The team chuckled, and Miki sent an amusement sigil into the team feed. Oh, a running joke, those aren’t annoying at all. Wilken and Gerth ignored the byplay.
Ahead, Wilken stepped out of the corridor into a larger space, the scanner on her armor telling her it was empty of life signs. She paced around the circumference, clearing the room, then signaled the others to come in. This space wasn’t labeled on the schematic but had decontam cubicles and environmental suits stored in racks against the walls. Again, no damage visible as the humans flashed their cameras around. Brais said, “Was this a clean facility? I thought the bio pod was separated and sealed. That’s what it said in the schematic, wasn’t it?”
“I’m sure that’s the case,” Hirune said. She checked a panel on the nearest decontam cubicle. It still had power, but the doors were all in the upright position. (Always a relief. Cubicles that something may be hiding in are no fun.) Hirune tried to get it to download a usage report to the feed, but its internal storage was empty.
I checked Kader and Vibol, who were both glued to their feeds, though Kader still had a channel open to station. There was some interference, but he was still getting pings and answers from the station Port Authority. It probably was the atmospheric shielding that was blocking the team inside
from contact with the station.
Anyway, it was time to get moving. I slipped out of my storage cubby. I went down the corridor and cycled the lock, not allowing it to report the incident to its log. Kader had heard the lock open on the station when I boarded but this time was too occupied watching the team in the feed to notice.
I stepped out into the cooler facility air and let the lock close and seal.
The team had already moved out of the decontam room and headed toward the bio pod to check its status. I started down the corridor. I’d missed my armor off and on before this, usually when I was having to walk through large crowds of humans in transit rings. After being forced to do it to survive, plus traveling with Ayres and the others, I was sort of used to talking to humans and making eye contact, though I didn’t like it.
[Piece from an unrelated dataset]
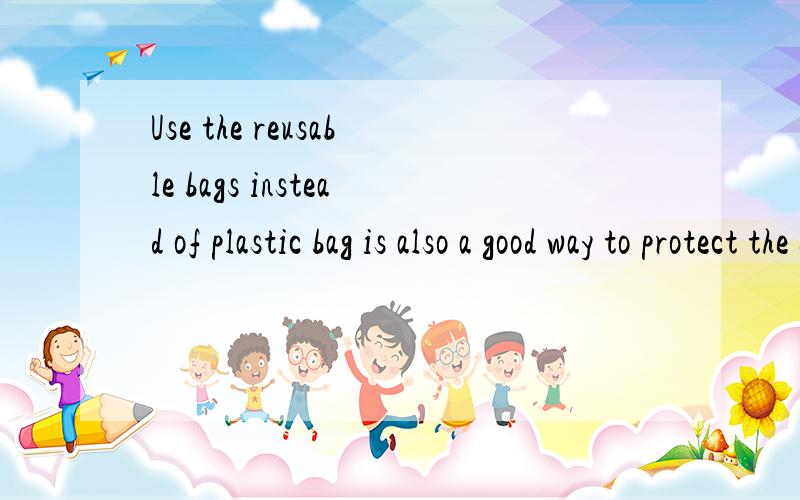 Use the reusable bags instead of plastic bag is also a good way to protect the environment.大家看看这句话有没有语法错误,特别是第一个单词是用use还是用using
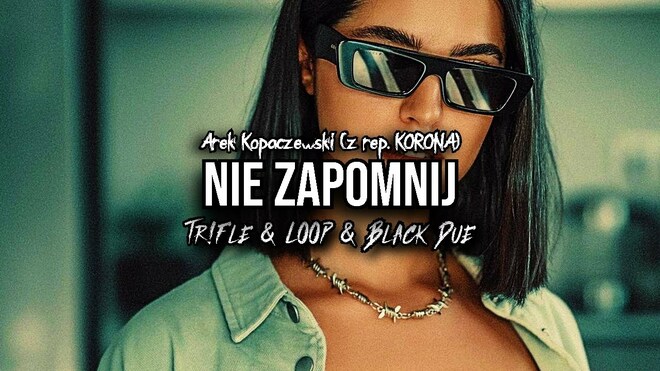 Arek Kopaczewski - Nie Zapomnij (z rep. KORONA) (Tr!Fle & LOOP & Black Due REMIX)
This was the first time I missed my armor because I felt a physical threat.
I moved silently through the decontam room and took the exit corridor, then turned down the branch that led away from the bio pod, toward the geo pod. This corridor was the same as what I was seeing on Miki’s camera and the team feed: no damage, no signs of hasty departure, just quiet corridors.
(I don’t know why I expected to see damage and signs that the human staff had run for their lives; there was no indication that this was anything but a planned abandonment. Maybe I was thinking of RaviHyral again. You’d think once I’d seen the place, found out what had happened, the partial memories would fade. Not so much, it turned out.)
It shouldn’t have been weird, but it was weird. I had Miki and the team backburnered, so I knew exactly where they were, and their voices filled the silence in the feed. But there was something about this place that made my human skin prickle under my clothes. I hated that.
I couldn’t pin down what was bothering me. Scan was negative, and this far away from the team there was no ambient sound except the whisper through the air system. Maybe it was the lack of security camera access, but I’d been in worse places with no cameras. Maybe it was something subliminal. Actually, it felt pretty liminal. Pro-liminal. Up-liminal? Whatever, there was no knowledge base here to look it up.